[Short descriptive text snippets]
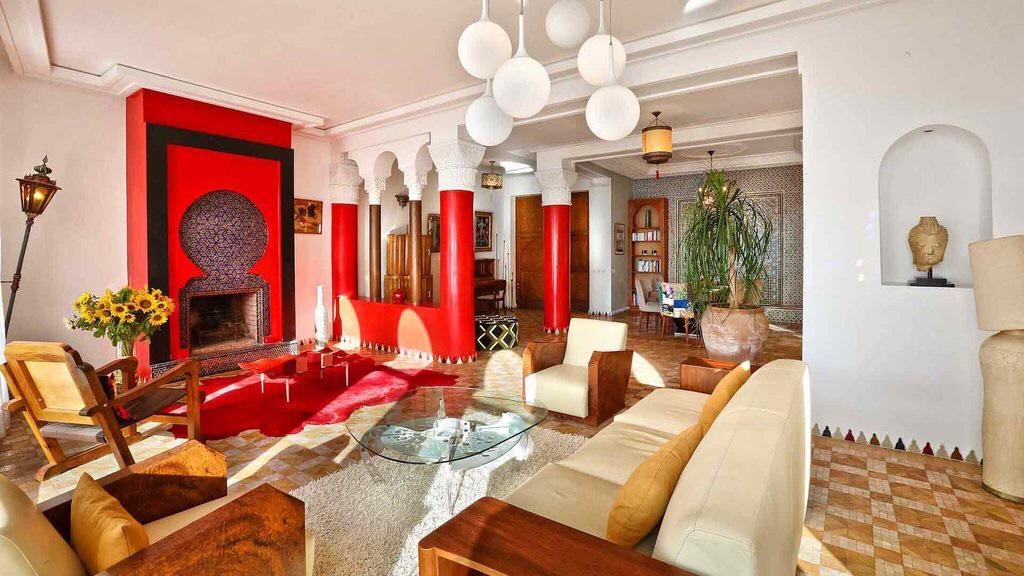villa-luxe-vue-mer-casablanca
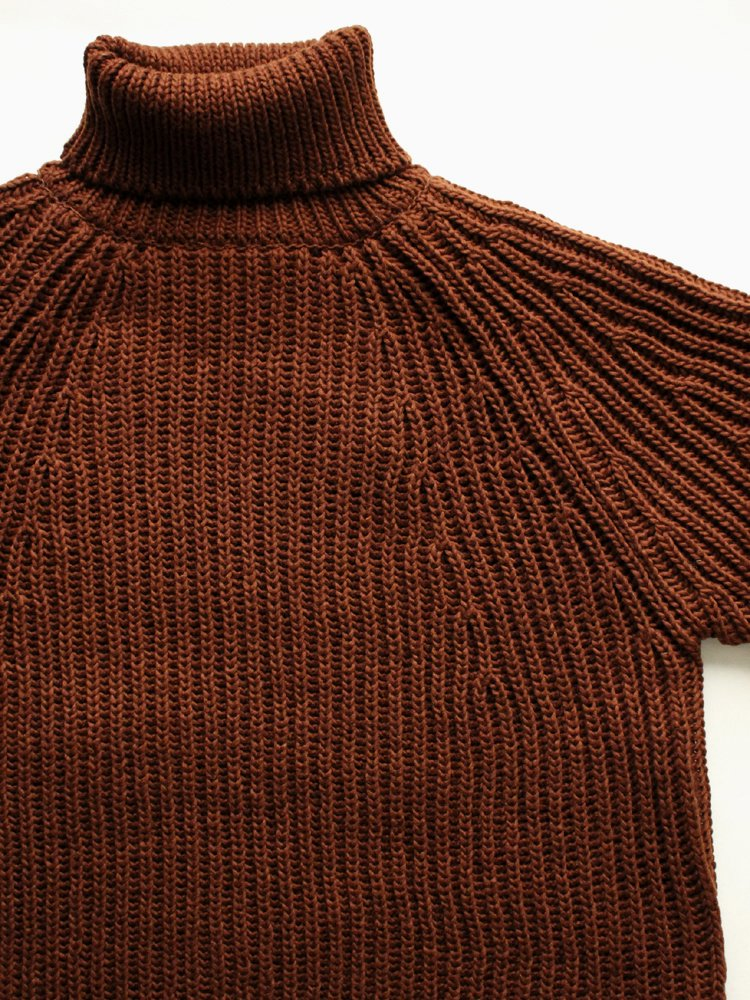 FELT YARN TURTLE SWEATER #CAYENNE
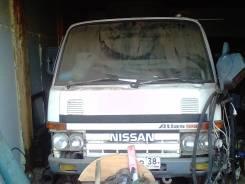 Nissan Atlas. Продаётся грузовик , 3 000куб. см., 2 000кг. Под заказ
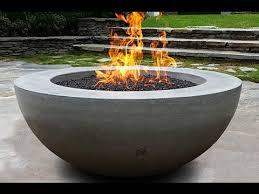 Firepit Bowl Unique Concrete Bowl Idea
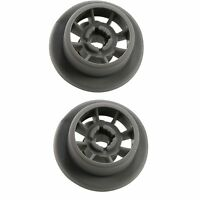 COMPATIBLE BOSCH NEFF SIEMENS DISHWASHER LOWER BASKET WHEEL RUNNER 165314 2 PACK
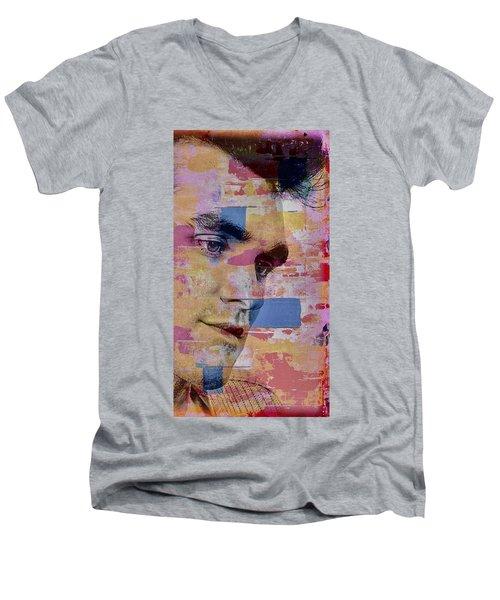 Morrissey Around Town Men's V-Neck T-Shirt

*The problem*
Return every entry of the data above verbatim, with no images included.

*Solution to the problem*
villa-luxe-vue-mer-casablanca
 FELT YARN TURTLE SWEATER #CAYENNE
 Nissan Atlas. Продаётся грузовик , 3 000куб. см., 2 000кг. Под заказ
 Firepit Bowl Unique Concrete Bowl Idea
 COMPATIBLE BOSCH NEFF SIEMENS DISHWASHER LOWER BASKET WHEEL RUNNER 165314 2 PACK
 Morrissey Around Town Men's V-Neck T-Shirt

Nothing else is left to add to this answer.